Le propriétaire qui souhaite vendre le logement libre de toute occupation doit attendre le départ du locataire ou lui donner congé pour la fin du bail. Le congé pour vendre obéit aux règles classiques des congés. Il est toutefois assorti d’un droit de préemption en faveur du locataire et comporte des mentions obligatoires spécifiques précisant, notamment, les droits et obligations du locataire. L’absence de ces mentions n’entraîne la nullité du congé que si le locataire prouve que l’irrégularité lui cause un préju­dice.

Le propriétaire peut fixer le prix de vente comme il l’entend. Lorsqu’il ne parvient pas à vendre son bien, rien dans la loi ne lui interdit d’habiter ou de relouer ce logement. Mais un congé pour vendre frauduleux est puni d’une amende pénale maximale de 6 000 € pour une personne physique et de 30 000 € pour une personne morale. Le locataire peut se constituer partie civile et demander la réparation de son préjudice.

Exercice du droit de préemption par le locataire

Le congé pour vendre vaut offre de vente au profit du locataire qui dispose alors d’un droit de préemption, dont les modalités de mise en œuvre sont rappelées dans le congé lui-même. L’offre de vente est valable à compter de la délivrance du congé (réception de la lettre recommandée ou signification de l’acte d ‘huis­sier) jusqu’à la fin du deuxième mois du délai légal de préavis.

En conséquence lorsque le congé est donné par anticipation, c’est-à-dire plus de six mois avant l’expiration du bail le propriétaire ne pourra vendre librement (sous réserve de respecter au minimum le prix indiqué dans le congé) que quatre mois avant la date d’échéance du contrat. Le locataire qui souhaite acheter peut essayer de négocier le prix notifié mais devra prendre une déci­sion avant la fin du deuxième mois du délai légal de préavis sous peine de voir l’offre de vente annulée de plein droit. S’il décide d’acheter, le vendeur ne peut pas lui imposer de verser une indemnité d’immobilisation. Une fois le délai pour acheter écoulé, le locataire peut seulement contester devant le juge la régularité du congé.

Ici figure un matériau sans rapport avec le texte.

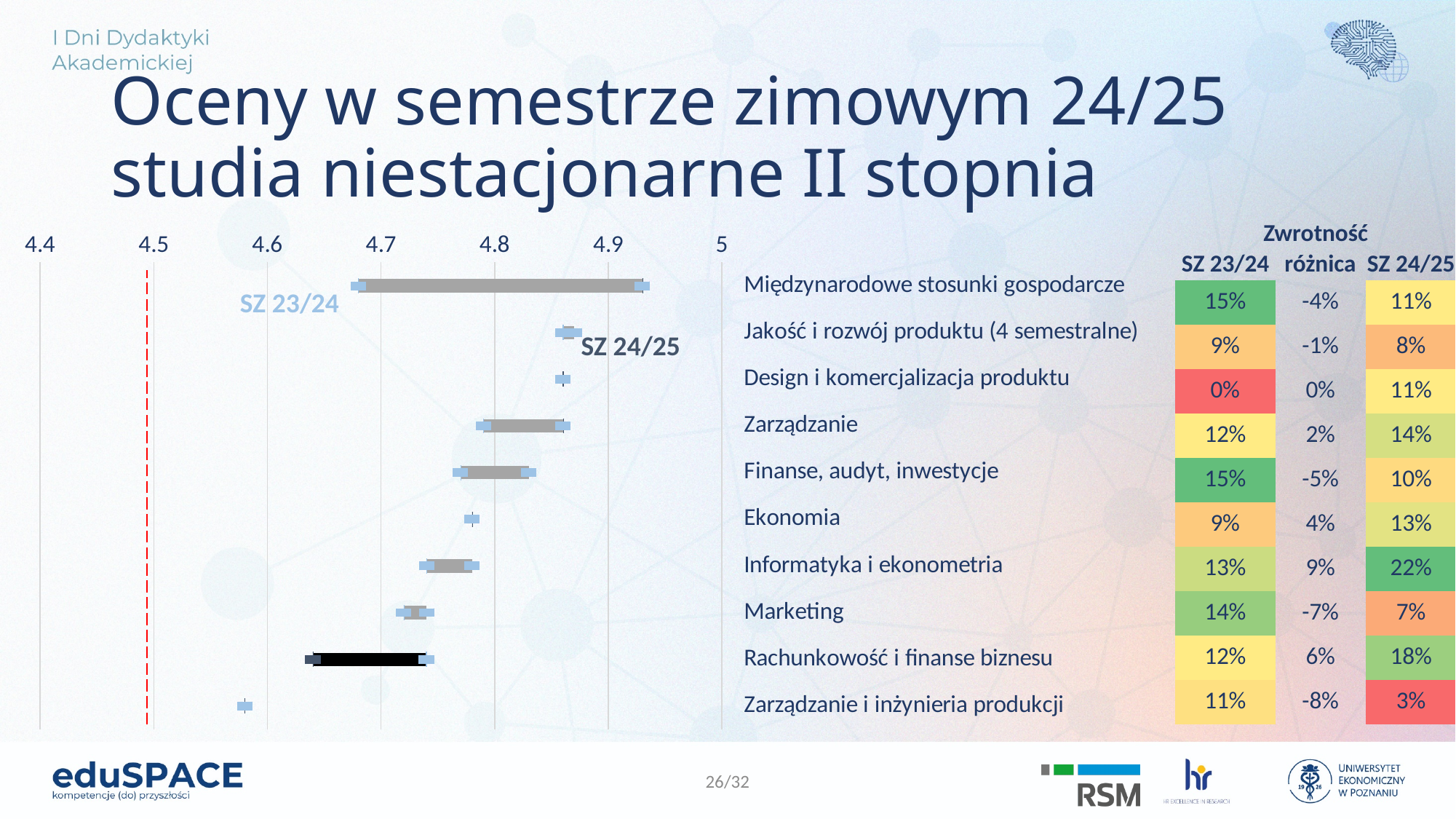
Is the SZ 24/25 grade for Międzynarodowe stosunki gospodarcze greater or less than 4.9? greater At which x-axis value is the red dashed vertical line drawn? 4.5 Is the SZ 24/25 grade for Rachunkowość i finanse biznesu greater or less than 4.7? less For Międzynarodowe stosunki gospodarcze, which semester has the higher grade, SZ 23/24 or SZ 24/25? SZ 24/25 How many study programmes (categories) are plotted on the chart? 10 Is the grade for Jakość i rozwój produktu (4 semestralne) greater or less than 4.8? greater For Rachunkowość i finanse biznesu, which semester has the higher grade, SZ 23/24 or SZ 24/25? SZ 23/24 What kind of chart is used to show the grades? dumbbell (range) chart Which programme has the lowest plotted grade on the chart? Zarządzanie i inżynieria produkcji Which programme has the highest SZ 24/25 grade on the chart? Międzynarodowe stosunki gospodarcze Which two semesters (series) does the chart compare? SZ 23/24 and SZ 24/25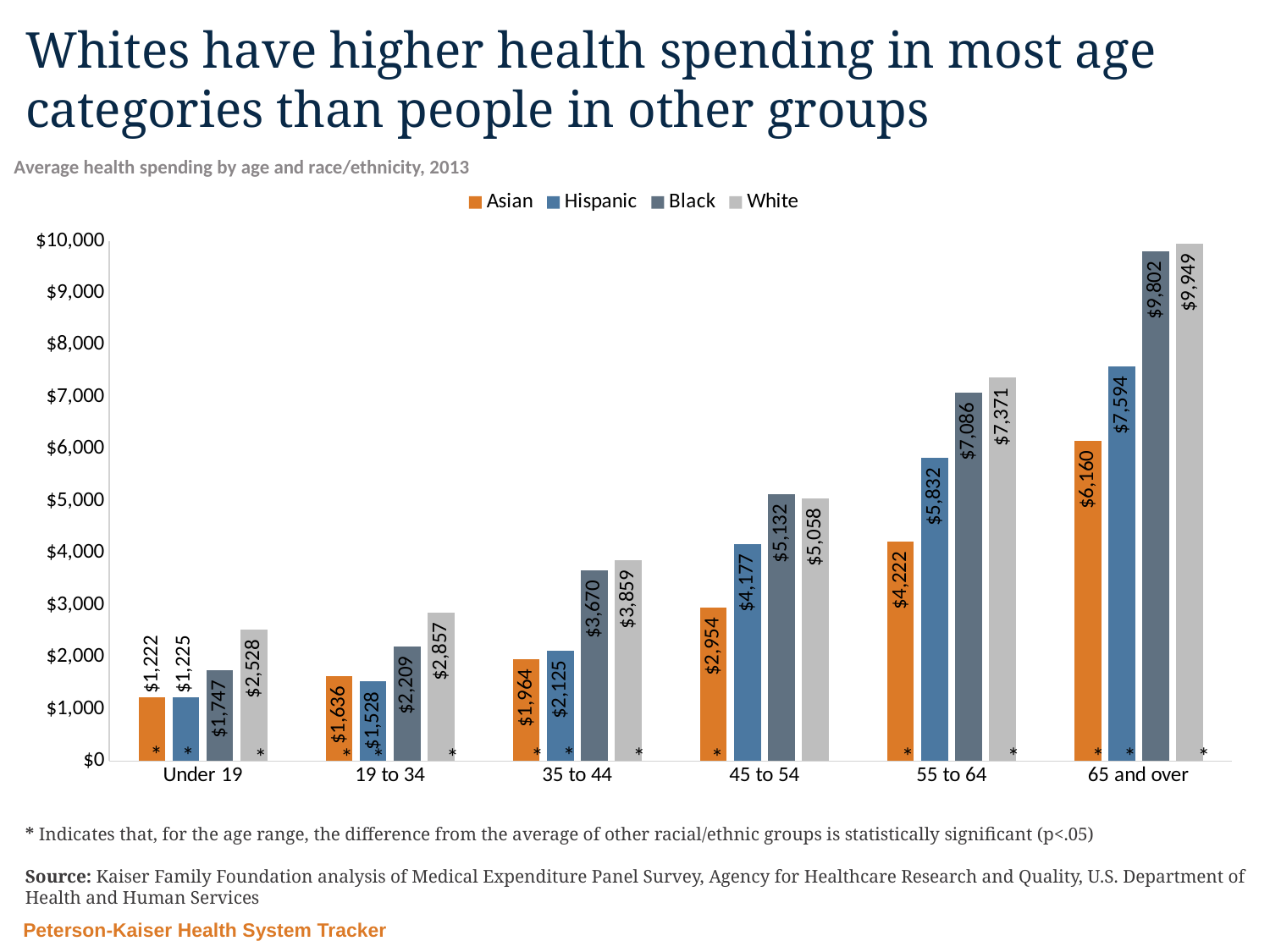
Is the value for Black people aged 55 to 64 greater or less than $7,000? greater How many age categories are shown on the x axis? 6 What is the average health spending for Hispanic people in the 19 to 34 age group? $1,528 In the 19 to 34 age group, which is larger: the Asian value or the Hispanic value? Asian Which racial/ethnic group has the highest average health spending in the 45 to 54 age group? Black What kind of chart is shown on the slide? Bar chart What is the difference between White and Asian average health spending in the 35 to 44 age group? $1,895 Do the White values rise or fall as age increases along the x axis? Rise What is the average health spending for Asian people in the 45 to 54 age group? $2,954 Which racial/ethnic group has the lowest average health spending in the 55 to 64 age group? Asian What is the average health spending for White people aged 65 and over? $9,949 How many series does the legend list? 4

Exceptions au droit de préemption

Le droit de préemption du locataire n’est pas applicable aux ventes directement consenties à un parent du bailleur jusqu’au 3 ème degrés inclus, sous la condition que l’acquéreur occupe le logement pendant au moins deux ans à compter de l’expiration du délai de préavis.

Le droit de préemption ne s’applique pas non plus aux ventes des immeubles frappées d’interdiction d’habiter ou d’un arrêté de péril, des immeubles déclarés insalubres ou comportant pour le quart de leur superficie des logements très vétustes.